● **Information provided**:
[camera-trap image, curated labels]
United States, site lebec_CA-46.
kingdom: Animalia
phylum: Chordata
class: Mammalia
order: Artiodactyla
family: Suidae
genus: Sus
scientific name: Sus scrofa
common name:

● **Task description**: The expected response reproduces all of the data precisely.

● **Response area**:
[camera-trap image, curated labels]
United States, site lebec_CA-46.
kingdom: Animalia
phylum: Chordata
class: Mammalia
order: Artiodactyla
family: Suidae
genus: Sus
scientific name: Sus scrofa
common name:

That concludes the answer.